Placebos are sugar pills (or saline solution) with no medical benefit, yet people who take them frequently get better. Does that make them legitimate medicine? Perhaps. The possibility is great enough that Harvard just opened an institute known as the Program in Placebo Studies and the Therapeutic Encounter.
The rapidly evolving field of neuroimaging (such as MRIs) has allowed researchers to monitor real time how a patient’s body responds to treatment. Neuroimaging shows that when a patient believes (or is deceived into believing) a placebo is an effective treatment, the body tends to respond positively. Physical changes occur in the body as a result of a treatment that by all rights should cause no change. Obviously, some sort of mind/body connection occurs, the outlines of which science is only beginning to tease out.
How great is the power of belief? Ritual?

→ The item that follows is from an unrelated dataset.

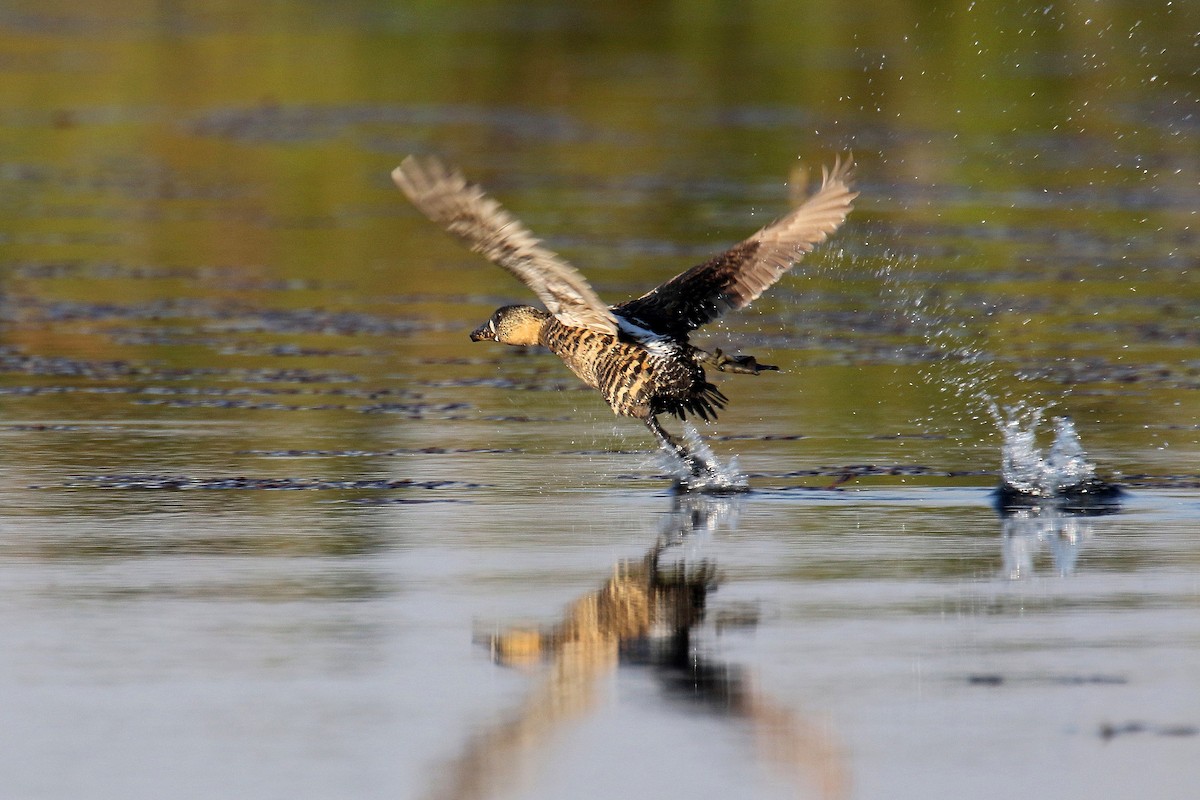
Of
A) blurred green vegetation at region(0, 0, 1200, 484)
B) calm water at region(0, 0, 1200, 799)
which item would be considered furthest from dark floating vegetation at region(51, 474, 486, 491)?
blurred green vegetation at region(0, 0, 1200, 484)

Suggestion?
Personally, I believe science will eventually find reams and reams of hard evidence for a tremendously strong mind/body connection and that the saying, “Think you can, think you can’t, you are right,” has a solid factual basis.
Closing quotes:
“Thoughts held in mind, attract in kind.”
“What you focus on expands.”
“Your imagination is your preview of life’s coming attractions.” — Albert Einstein
Note: This post is inspired by the article, “The Power of Nothing,” by Michael Specter, The New Yorker, December 22, 2011, pg. 30.